◆ WORK INSTRUCTION:
Say how many lines of the entries below include "buffalo", giving nothing but that number.

[Saved entries]
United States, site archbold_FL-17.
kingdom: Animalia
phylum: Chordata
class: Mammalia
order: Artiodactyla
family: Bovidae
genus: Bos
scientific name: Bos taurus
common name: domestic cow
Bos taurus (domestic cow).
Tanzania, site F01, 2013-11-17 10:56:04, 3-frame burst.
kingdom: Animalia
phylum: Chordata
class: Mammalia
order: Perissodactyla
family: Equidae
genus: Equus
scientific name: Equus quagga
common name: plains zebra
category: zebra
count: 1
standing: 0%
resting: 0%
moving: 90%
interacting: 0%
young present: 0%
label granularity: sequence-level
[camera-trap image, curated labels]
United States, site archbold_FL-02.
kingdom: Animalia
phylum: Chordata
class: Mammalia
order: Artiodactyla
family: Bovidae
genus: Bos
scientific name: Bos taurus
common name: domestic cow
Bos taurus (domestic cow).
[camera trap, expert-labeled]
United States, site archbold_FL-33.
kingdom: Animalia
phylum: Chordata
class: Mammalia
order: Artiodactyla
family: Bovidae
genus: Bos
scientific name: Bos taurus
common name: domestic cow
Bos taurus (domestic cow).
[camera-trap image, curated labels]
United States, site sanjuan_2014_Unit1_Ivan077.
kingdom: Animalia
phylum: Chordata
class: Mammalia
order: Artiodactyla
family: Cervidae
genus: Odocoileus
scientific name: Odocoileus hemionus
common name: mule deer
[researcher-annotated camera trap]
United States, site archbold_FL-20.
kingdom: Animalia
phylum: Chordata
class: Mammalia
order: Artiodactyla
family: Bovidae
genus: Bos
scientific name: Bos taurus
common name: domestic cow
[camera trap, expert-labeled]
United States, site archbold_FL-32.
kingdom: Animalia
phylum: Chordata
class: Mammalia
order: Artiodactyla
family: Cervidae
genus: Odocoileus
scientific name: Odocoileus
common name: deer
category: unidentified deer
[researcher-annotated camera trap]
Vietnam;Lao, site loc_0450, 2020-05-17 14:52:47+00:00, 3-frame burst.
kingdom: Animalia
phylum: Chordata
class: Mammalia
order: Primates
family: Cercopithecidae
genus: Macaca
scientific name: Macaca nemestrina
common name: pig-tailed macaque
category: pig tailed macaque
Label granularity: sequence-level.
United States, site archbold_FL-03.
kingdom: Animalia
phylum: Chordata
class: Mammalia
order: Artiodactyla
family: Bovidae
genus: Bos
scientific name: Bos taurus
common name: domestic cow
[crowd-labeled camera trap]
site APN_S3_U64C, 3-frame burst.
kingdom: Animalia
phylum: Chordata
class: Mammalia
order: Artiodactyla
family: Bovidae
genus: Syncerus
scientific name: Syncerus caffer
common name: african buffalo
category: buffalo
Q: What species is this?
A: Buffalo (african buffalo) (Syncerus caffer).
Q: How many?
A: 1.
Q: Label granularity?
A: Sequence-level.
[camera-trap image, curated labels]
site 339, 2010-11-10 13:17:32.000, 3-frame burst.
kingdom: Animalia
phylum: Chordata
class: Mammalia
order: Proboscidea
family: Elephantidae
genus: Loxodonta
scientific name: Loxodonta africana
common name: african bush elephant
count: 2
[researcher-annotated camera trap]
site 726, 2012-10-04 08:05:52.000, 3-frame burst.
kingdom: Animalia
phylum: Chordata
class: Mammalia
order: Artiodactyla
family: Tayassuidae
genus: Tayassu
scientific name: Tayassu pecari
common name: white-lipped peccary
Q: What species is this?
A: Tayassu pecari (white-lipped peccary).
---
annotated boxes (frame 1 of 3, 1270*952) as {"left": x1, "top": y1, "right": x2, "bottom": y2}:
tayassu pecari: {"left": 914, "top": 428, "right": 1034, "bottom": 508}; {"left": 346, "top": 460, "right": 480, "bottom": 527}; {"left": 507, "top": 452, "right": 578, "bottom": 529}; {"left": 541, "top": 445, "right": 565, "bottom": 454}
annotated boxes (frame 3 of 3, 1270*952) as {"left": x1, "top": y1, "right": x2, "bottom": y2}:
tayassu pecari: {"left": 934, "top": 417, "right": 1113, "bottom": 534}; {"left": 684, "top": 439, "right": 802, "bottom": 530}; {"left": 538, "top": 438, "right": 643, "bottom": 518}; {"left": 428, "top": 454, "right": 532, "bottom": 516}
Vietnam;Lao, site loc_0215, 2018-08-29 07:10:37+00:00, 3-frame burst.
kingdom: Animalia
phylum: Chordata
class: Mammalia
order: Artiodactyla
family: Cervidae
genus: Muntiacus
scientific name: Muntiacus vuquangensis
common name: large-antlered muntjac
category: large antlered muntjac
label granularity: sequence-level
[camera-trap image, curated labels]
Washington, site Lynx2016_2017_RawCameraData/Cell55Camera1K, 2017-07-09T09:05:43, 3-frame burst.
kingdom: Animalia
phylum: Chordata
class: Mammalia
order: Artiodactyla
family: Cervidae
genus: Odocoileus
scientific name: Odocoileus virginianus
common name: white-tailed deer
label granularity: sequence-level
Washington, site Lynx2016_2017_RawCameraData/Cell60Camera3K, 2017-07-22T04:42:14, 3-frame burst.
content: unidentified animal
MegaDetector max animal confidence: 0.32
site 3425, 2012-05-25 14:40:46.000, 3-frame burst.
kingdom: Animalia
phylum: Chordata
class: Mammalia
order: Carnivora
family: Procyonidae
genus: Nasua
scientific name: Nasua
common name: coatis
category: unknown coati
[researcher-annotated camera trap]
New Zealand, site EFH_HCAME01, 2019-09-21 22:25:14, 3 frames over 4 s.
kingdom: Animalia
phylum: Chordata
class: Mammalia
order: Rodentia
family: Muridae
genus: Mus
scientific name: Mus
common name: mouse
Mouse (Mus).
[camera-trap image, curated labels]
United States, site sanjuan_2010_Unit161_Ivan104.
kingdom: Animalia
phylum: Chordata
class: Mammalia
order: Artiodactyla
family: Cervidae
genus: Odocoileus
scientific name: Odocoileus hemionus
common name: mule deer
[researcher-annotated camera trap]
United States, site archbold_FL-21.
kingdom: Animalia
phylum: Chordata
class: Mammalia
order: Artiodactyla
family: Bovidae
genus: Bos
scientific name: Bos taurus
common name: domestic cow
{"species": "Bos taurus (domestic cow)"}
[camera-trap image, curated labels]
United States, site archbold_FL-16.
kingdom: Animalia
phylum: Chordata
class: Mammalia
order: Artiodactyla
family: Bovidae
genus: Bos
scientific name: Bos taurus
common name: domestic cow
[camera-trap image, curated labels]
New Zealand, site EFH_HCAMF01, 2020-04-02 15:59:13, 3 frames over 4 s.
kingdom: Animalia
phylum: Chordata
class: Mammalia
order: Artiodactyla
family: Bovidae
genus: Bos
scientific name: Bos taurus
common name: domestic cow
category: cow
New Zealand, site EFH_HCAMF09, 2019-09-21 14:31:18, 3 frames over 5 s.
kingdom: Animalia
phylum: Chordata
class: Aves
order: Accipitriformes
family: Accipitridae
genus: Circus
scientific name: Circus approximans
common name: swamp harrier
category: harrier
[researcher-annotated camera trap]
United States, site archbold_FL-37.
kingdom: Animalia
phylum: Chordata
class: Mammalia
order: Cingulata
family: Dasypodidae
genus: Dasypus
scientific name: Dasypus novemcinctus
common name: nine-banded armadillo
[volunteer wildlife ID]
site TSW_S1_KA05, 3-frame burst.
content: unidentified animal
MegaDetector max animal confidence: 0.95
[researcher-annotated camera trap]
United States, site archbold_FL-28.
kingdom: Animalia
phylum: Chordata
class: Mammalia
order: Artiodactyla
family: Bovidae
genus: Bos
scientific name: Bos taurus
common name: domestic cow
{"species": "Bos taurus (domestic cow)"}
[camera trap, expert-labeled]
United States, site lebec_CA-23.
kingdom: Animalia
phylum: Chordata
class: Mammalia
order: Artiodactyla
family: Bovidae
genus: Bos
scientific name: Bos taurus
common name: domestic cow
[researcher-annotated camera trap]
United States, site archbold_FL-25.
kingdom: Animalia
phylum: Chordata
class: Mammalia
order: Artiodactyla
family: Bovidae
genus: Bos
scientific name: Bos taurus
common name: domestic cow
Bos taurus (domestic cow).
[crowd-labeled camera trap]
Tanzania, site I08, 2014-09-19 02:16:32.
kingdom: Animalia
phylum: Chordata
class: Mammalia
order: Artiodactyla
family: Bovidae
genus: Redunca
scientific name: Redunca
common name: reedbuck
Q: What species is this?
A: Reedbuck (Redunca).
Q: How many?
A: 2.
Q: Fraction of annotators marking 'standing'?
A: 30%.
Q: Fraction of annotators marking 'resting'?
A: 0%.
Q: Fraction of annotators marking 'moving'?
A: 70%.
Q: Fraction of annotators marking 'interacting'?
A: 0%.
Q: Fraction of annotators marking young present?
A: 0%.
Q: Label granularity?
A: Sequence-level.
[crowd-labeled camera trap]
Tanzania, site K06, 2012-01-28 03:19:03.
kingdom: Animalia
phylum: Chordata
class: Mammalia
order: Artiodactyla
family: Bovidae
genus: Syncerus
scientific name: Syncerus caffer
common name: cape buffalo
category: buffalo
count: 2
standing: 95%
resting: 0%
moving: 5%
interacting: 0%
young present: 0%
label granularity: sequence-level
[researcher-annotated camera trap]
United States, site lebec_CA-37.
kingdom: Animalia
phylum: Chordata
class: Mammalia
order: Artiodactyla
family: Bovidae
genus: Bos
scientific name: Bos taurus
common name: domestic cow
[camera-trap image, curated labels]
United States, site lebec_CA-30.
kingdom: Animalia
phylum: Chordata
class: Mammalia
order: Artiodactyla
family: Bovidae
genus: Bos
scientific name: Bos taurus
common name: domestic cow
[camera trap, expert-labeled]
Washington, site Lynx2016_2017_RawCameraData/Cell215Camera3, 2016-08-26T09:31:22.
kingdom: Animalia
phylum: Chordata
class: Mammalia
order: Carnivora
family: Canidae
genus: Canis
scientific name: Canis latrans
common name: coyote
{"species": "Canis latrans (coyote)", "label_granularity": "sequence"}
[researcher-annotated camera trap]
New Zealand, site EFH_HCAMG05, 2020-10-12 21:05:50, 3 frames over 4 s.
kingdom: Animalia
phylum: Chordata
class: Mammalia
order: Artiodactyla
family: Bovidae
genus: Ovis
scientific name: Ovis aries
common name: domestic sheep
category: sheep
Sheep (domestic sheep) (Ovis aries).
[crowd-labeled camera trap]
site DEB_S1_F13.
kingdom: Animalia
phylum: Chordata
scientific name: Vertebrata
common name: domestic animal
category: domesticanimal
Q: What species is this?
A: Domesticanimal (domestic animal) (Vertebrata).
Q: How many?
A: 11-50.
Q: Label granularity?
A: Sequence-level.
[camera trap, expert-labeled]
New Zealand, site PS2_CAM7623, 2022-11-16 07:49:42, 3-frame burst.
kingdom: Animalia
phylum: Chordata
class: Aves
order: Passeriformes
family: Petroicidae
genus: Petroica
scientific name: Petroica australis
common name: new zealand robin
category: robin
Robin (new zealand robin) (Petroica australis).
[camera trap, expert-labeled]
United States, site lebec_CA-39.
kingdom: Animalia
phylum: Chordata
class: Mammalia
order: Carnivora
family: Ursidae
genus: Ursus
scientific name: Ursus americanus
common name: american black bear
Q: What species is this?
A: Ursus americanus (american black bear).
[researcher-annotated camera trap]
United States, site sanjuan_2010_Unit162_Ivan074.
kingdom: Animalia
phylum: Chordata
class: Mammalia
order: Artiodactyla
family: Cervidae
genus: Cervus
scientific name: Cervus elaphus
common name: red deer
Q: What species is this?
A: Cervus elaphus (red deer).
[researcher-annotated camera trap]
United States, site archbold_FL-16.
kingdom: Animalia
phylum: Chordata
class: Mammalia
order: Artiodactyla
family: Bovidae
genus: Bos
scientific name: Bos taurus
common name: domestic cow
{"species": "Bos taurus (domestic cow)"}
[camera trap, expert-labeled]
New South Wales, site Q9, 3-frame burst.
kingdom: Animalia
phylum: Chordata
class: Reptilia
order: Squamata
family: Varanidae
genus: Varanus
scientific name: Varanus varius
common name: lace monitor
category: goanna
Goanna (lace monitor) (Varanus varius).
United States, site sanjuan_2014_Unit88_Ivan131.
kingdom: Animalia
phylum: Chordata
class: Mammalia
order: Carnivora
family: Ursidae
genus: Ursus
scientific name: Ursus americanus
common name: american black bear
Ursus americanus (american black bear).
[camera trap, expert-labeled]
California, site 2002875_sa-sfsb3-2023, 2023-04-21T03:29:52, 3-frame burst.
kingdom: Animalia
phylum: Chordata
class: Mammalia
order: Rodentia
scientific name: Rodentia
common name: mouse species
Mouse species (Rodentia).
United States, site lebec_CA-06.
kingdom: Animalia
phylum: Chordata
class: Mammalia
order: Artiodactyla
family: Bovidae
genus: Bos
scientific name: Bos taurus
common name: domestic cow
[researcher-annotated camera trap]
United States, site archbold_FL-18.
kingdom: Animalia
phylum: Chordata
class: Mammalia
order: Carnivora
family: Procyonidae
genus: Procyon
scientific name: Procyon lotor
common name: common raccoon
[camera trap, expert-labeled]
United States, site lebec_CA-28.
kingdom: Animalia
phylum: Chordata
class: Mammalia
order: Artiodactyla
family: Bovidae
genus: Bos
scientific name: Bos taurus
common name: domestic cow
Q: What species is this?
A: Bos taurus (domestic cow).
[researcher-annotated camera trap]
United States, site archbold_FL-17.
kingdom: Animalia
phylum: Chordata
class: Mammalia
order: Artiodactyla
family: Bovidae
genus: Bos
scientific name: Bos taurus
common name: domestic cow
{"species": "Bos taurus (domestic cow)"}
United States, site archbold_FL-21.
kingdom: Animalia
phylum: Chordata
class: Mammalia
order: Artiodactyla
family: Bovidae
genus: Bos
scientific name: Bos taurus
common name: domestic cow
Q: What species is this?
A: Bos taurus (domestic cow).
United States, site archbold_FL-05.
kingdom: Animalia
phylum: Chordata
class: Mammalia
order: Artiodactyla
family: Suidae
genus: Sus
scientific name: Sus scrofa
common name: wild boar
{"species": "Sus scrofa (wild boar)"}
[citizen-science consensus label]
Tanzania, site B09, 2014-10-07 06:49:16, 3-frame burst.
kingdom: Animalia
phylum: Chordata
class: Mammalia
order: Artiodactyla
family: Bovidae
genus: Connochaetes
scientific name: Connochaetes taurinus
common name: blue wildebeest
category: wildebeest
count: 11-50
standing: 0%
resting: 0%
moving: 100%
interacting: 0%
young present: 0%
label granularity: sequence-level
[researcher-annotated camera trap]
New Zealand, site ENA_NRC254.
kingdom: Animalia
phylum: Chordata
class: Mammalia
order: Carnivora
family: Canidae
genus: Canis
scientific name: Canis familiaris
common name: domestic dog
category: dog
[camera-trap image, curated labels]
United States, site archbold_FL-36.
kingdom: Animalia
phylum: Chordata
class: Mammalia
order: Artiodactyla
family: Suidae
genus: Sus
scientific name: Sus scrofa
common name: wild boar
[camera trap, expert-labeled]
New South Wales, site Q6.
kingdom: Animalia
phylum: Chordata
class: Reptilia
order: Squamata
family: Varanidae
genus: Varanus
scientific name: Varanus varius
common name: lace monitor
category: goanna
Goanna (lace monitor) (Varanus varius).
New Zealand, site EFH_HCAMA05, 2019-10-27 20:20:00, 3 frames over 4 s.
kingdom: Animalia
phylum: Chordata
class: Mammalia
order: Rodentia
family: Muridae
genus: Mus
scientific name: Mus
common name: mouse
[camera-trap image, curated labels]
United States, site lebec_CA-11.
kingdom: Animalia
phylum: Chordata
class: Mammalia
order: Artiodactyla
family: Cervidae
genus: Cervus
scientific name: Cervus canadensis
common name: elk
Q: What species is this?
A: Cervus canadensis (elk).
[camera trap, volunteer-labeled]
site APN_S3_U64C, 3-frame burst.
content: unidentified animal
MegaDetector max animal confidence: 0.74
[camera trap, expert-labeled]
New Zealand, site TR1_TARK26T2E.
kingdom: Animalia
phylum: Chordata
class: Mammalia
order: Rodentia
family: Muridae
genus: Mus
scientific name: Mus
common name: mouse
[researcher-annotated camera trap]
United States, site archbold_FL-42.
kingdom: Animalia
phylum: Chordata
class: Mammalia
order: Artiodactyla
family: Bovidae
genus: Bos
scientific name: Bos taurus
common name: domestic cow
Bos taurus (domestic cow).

◆ TASK ANSWER:
5